Heather is still reeling from the revelation that the couple who raised her weren’t her biological parents. The father rescued her from the clutches of a dying woman when the Sawyers were gunned down by vigilantes and their home burned to the ground. Anyway, the realtor hands Heather a letter and advises her to read it. Naturally, Heather ignores the letter when her friends and she discover that this is no ordinary house but a palatial mansion with many rooms. Curiosity leads to carnage when the man in the basement, none other than Leatherface (Dan Yeager of “Metal Heads”), comes up for a look-see and begins carving flesh. He cuts his way through a number of people before he realizes that blood is thicker than chainsaws. Heather grovels at his mercy as she was herself about to be slaughtered by the evil town mayor who precipitated an orgy of violence that brought her back to her destiny.

The switching chainsaws plot of “Texas Chainsaw 3-D” is imaginative stuff but this doesn’t happen until half-way through the mayhem.

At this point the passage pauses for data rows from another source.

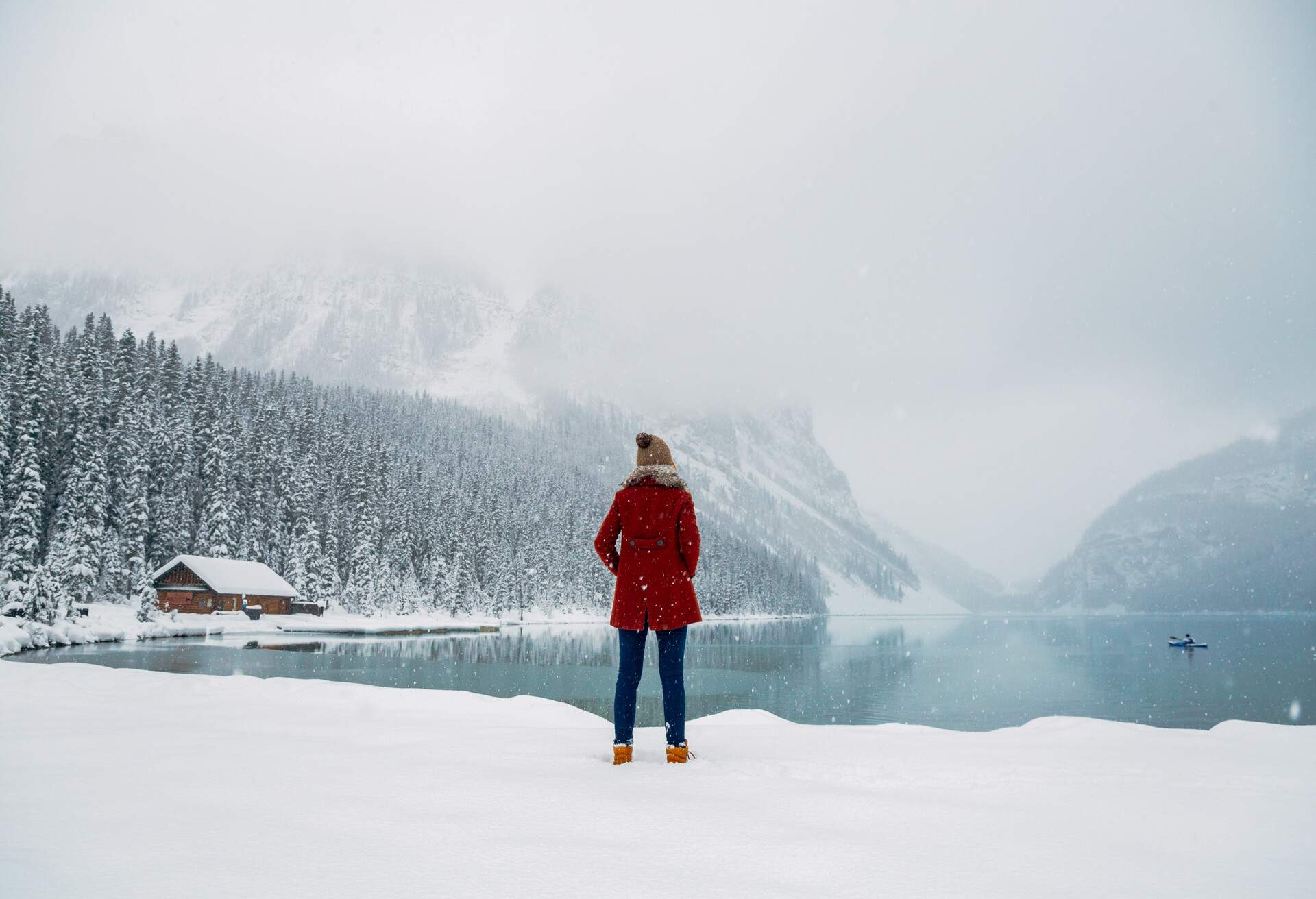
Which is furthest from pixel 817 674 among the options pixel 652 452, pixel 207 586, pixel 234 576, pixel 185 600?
pixel 185 600

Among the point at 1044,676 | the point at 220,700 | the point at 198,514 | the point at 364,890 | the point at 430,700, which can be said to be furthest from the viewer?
the point at 198,514

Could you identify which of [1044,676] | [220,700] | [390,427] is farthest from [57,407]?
[390,427]

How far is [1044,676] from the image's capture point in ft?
161

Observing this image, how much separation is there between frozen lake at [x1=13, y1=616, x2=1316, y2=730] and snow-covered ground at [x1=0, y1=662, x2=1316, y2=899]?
68.9 feet

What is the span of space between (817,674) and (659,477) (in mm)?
44668

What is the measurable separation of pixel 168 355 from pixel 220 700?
236 ft

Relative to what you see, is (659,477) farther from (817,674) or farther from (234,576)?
(234,576)

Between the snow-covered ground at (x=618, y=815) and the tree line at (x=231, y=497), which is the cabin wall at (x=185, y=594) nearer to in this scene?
the tree line at (x=231, y=497)

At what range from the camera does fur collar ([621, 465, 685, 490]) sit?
5617 mm

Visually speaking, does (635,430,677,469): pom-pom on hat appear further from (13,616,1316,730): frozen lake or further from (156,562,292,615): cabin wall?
(156,562,292,615): cabin wall

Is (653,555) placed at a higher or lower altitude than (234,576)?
higher

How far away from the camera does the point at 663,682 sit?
5.20 meters

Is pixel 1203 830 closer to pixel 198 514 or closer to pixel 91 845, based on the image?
pixel 91 845

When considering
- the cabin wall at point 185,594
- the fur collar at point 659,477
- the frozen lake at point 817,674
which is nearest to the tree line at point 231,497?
the cabin wall at point 185,594
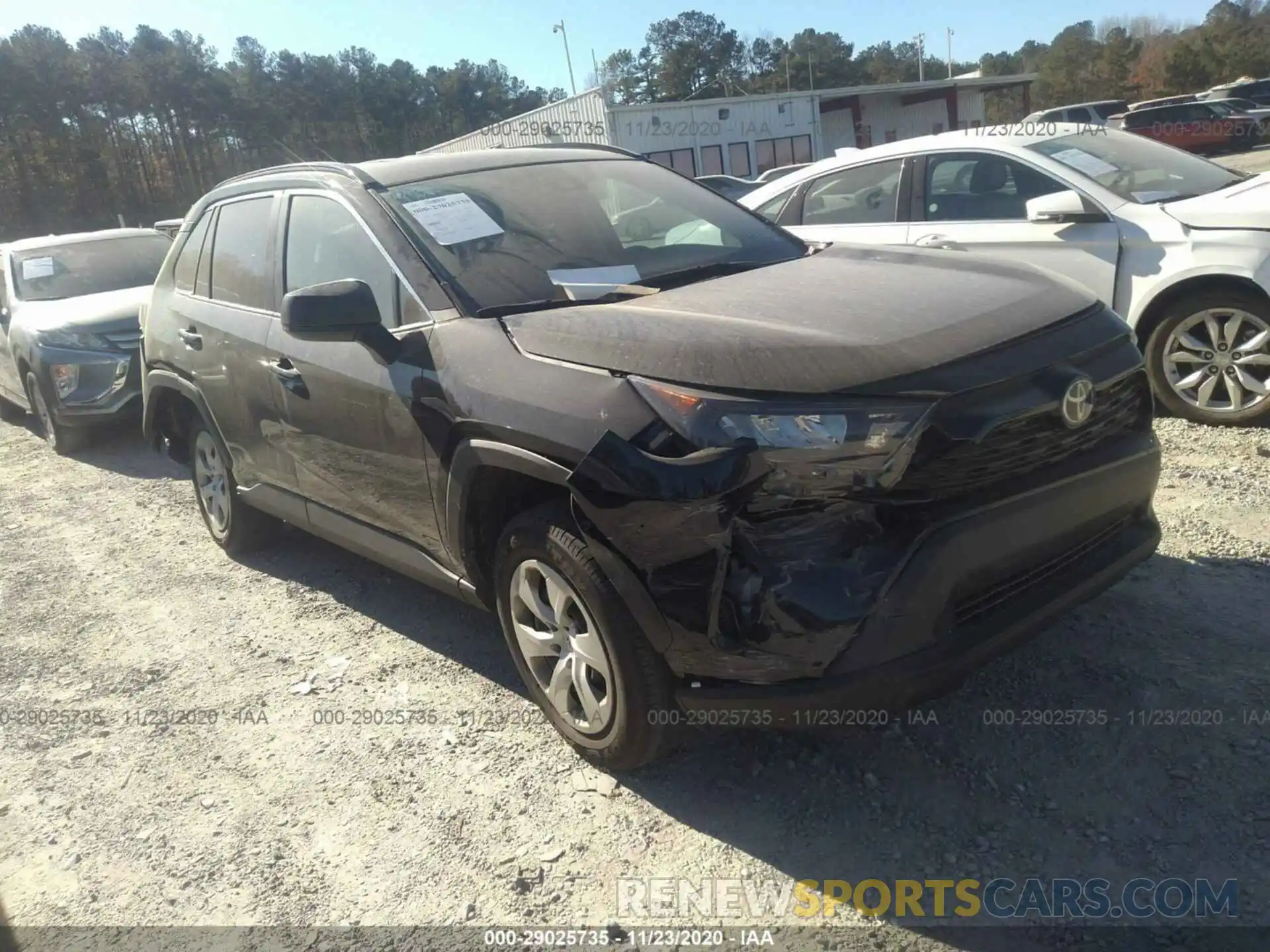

Nevertheless, before the villain is rehabilitated, several people have joined the ranks of the dead. The best scene—again out of any chronological time-line—has a curious deputy sheriff walking through the mansion following the smeared trail of blood with his wrists crossed. He holds a pistol in one fist and an iPhone in the other, documenting his progress through the house down into the cellar where he encounters bodies carved up in all shapes. Luessenhop generates a moderate amount of suspense and buckets of blood and gore, but “Texas Chainsaw 3-D” cannot cut it as the classic that the original was.